• _TEXT PROVIDED_:
· · · · ·
Skip to content

fpierfed/owl_pipe

Folders and files

NameName
Last commit message
Last commit date

Latest commit

 

History

42 Commits
 
 
 
 
 
 
 
 
 
 
 
 

Repository files navigation

STPipe


WARNING

STPipe (formerly known as owl_pipe) is being moved to

https://svn6.assembla.com/svn/jwst/trunk/stpipe/

please update your bookmarks.



STPipe is a light-weight Pipeline framework. It is implemented as a Python 
module called stpipe with no dependencies other than a reasonably recent 
version of Python (see below for further information) and ConfigObj (with the 
optional verify.py module). It is either called "OWL Pipe" or stpipe. The two 
names are used interchangeably in this document.

STPipe allows developers to construct Python-based scientific pipelines out of
reusable code. The framework provides two useful containers: a Pipeline object 
and a Step object.

A Pipeline is an ordered collection of Steps, where a Step is some python code
(that performs some part of the computation) and configuration data needed to 
run that code.  As a simple example from basic astronomical processing, a Step
could perform bias subtraction while a pipeline could be basic image detrending.
· · · · ·
• _WORK TO COMPLETE_:
• A. List every name the STPipe readme uses for the framework, including its former name.
• B. From the STPipe readme, rewrite the part that opens with "please update your" and closes with "a Step object.", swapping "reusable code" for "modular code".
• C. Carry on the STPipe readme from its final sentence.
The items after this point are separate material and have no connection to the STPipe readme.
· · · · ·
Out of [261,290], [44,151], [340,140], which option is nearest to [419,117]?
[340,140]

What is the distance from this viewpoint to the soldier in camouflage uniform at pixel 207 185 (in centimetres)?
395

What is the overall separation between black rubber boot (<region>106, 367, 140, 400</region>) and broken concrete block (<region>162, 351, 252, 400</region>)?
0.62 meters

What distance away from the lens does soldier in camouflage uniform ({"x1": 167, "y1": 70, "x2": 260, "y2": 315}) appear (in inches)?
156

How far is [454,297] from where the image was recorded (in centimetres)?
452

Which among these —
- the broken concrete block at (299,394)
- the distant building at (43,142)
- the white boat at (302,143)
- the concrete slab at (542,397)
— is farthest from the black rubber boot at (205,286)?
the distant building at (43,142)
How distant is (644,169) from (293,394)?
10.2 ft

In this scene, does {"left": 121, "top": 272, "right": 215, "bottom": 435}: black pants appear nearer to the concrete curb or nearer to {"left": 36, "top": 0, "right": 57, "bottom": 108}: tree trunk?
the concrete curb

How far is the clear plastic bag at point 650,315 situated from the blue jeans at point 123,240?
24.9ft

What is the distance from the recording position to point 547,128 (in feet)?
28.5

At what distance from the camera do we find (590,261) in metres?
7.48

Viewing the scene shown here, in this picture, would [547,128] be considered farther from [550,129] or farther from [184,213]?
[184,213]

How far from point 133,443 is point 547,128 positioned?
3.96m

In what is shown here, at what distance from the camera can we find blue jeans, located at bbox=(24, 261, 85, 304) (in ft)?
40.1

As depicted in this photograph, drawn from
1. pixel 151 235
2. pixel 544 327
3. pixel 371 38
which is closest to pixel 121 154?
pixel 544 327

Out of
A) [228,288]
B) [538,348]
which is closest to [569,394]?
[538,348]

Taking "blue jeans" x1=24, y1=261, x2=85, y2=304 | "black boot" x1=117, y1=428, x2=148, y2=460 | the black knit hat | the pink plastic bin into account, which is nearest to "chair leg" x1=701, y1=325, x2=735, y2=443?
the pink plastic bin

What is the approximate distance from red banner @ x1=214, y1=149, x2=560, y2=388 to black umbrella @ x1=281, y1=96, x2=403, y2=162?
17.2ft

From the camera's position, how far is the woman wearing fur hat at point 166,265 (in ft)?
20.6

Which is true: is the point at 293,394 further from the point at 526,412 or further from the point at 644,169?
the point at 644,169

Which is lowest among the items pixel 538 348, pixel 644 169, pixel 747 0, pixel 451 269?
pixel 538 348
· · · · ·
• _OUTPUTS BY TASK_:
• A. STPipe, owl_pipe, OWL Pipe, stpipe

• B.
please update your bookmarks.



STPipe is a light-weight Pipeline framework. It is implemented as a Python 
module called stpipe with no dependencies other than a reasonably recent 
version of Python (see below for further information) and ConfigObj (with the 
optional verify.py module). It is either called "OWL Pipe" or stpipe. The two 
names are used interchangeably in this document.

STPipe allows developers to construct Python-based scientific pipelines out of
modular code. The framework provides two useful containers: a Pipeline object 
and a Step object.

• C.
Pipelines in stpipe are built by creating an ASCII configuration file. That 
file is where, among other things, the Steps forming that pipeline (and their 
input and outputs) are defined.
Each Step has a separate configuration file where its parameters can be 
specified.

Both Pipeline and Step instances have access to some instance variables:
    1. log: a Logger instance from the Python logging module.
    2. qualified_name: fully qualified name, mostly used in logs. For Pipeline
       instances it is <system>.<name>. For Step instances it is 
       <pipeline qualified_name>.<name>.
    3. name: the Pipeline/Step name.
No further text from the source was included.